Thomas Berker schreibt:

High-Tech-Subsistenz finde ich spannend genug. Keineswegs als 
Verniedlichung von Subsistenz als Idyll. Es ist ja gerade ihr 
Lo-Tech-Anteil, der Subsistenzphantasien (ein Bauernhof, Schweine, 
Apfelbaeume, oekologisch-dynamische rotbackige Kindlein mit blonden 
Loecklein) naiv macht.

Und vor allem ist dieses Ideal verlogen, denn "Lo-Tech" kann genauso
wissensintensiv sein wie High-Tech. Alleine das Wissen über Apfelzucht,
Apfelsorten, die Pflege rund ums Jahr ist gigantisch. Dieses Wissen
kann unmöglich jeder für sich erwerben und bewahren.

Aus gegebenem Anlaß hänge ich unten einen Aufsatz von mir an,
den ich im Jahr 1994 für eine Landschaftsökologenzeitschrift geschrieben
habe.

Kurzzusammenfassung: Subsistenz ohne ein sehr "arbeitsteiliges"
Absicherungssystem ist 
eigentlich denkunmöglich und hat nie existiert.

Insoferne ist es aber auch erlaubt, den Subsistenzbegriff positiv zu
besetzen 
und ihn in einen Zielkatalog gesellschaftlicher Transformation aufzunehmen.
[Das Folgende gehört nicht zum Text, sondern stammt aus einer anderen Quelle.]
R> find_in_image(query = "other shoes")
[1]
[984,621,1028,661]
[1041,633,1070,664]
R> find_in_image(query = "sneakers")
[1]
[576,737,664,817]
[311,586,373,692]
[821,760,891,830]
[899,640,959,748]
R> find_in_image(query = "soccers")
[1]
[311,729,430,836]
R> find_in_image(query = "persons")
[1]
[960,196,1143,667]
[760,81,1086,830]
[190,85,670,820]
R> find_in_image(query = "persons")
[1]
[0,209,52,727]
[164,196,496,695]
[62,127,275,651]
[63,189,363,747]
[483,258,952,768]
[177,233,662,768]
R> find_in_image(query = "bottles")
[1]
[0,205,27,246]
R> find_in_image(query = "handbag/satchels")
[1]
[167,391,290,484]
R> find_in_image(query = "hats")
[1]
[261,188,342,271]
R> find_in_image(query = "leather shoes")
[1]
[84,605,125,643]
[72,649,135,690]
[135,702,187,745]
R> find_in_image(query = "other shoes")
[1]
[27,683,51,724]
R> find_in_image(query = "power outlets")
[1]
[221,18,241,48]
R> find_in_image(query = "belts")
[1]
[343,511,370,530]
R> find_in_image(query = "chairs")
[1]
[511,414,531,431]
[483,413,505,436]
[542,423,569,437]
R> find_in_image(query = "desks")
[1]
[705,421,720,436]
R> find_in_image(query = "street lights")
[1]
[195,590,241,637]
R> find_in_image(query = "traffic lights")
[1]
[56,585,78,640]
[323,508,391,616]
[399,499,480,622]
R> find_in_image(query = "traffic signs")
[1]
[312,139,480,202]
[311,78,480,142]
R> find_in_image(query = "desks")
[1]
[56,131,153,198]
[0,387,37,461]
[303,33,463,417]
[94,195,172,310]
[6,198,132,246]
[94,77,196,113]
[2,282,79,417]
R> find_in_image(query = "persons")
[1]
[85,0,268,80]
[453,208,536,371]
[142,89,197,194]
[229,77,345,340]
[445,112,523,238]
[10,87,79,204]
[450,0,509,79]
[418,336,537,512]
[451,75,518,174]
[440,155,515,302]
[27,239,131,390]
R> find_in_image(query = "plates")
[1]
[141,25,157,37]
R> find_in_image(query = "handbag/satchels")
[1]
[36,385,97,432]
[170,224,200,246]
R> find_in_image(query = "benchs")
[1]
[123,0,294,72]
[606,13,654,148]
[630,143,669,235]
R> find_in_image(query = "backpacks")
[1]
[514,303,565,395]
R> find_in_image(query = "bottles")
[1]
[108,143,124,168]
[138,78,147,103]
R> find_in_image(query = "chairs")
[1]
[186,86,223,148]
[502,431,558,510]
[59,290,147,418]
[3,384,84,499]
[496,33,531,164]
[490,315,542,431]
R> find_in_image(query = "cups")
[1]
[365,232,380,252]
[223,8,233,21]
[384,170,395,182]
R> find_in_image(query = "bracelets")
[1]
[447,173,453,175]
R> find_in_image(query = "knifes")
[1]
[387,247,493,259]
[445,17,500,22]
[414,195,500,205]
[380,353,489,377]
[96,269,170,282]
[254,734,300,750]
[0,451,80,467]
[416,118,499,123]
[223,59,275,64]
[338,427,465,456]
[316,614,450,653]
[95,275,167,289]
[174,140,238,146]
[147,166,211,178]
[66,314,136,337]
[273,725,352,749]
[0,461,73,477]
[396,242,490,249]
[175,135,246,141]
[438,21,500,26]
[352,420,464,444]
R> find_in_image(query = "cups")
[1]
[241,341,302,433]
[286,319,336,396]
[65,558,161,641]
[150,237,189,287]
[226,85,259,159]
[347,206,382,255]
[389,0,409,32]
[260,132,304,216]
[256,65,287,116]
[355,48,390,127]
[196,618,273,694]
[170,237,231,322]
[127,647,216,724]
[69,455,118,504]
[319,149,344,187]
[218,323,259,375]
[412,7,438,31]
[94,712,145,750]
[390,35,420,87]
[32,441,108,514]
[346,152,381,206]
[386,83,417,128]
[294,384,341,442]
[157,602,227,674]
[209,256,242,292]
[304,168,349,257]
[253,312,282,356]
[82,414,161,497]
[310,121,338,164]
Nur, leider: die sogenannte "Subsistenzbewegung" verhindert gerade dies,
indem sie tatsächlich allzuoft auf das Idyll zurückgreift und kooperative
Formen des technischen Fortschrittes nicht thematisiert.

Weswegen ihr zu Recht nur marginaler Erfolg zuteil wird.

Franz

PS: übrigens auch ein Beitrag zur Tofflerdebatte!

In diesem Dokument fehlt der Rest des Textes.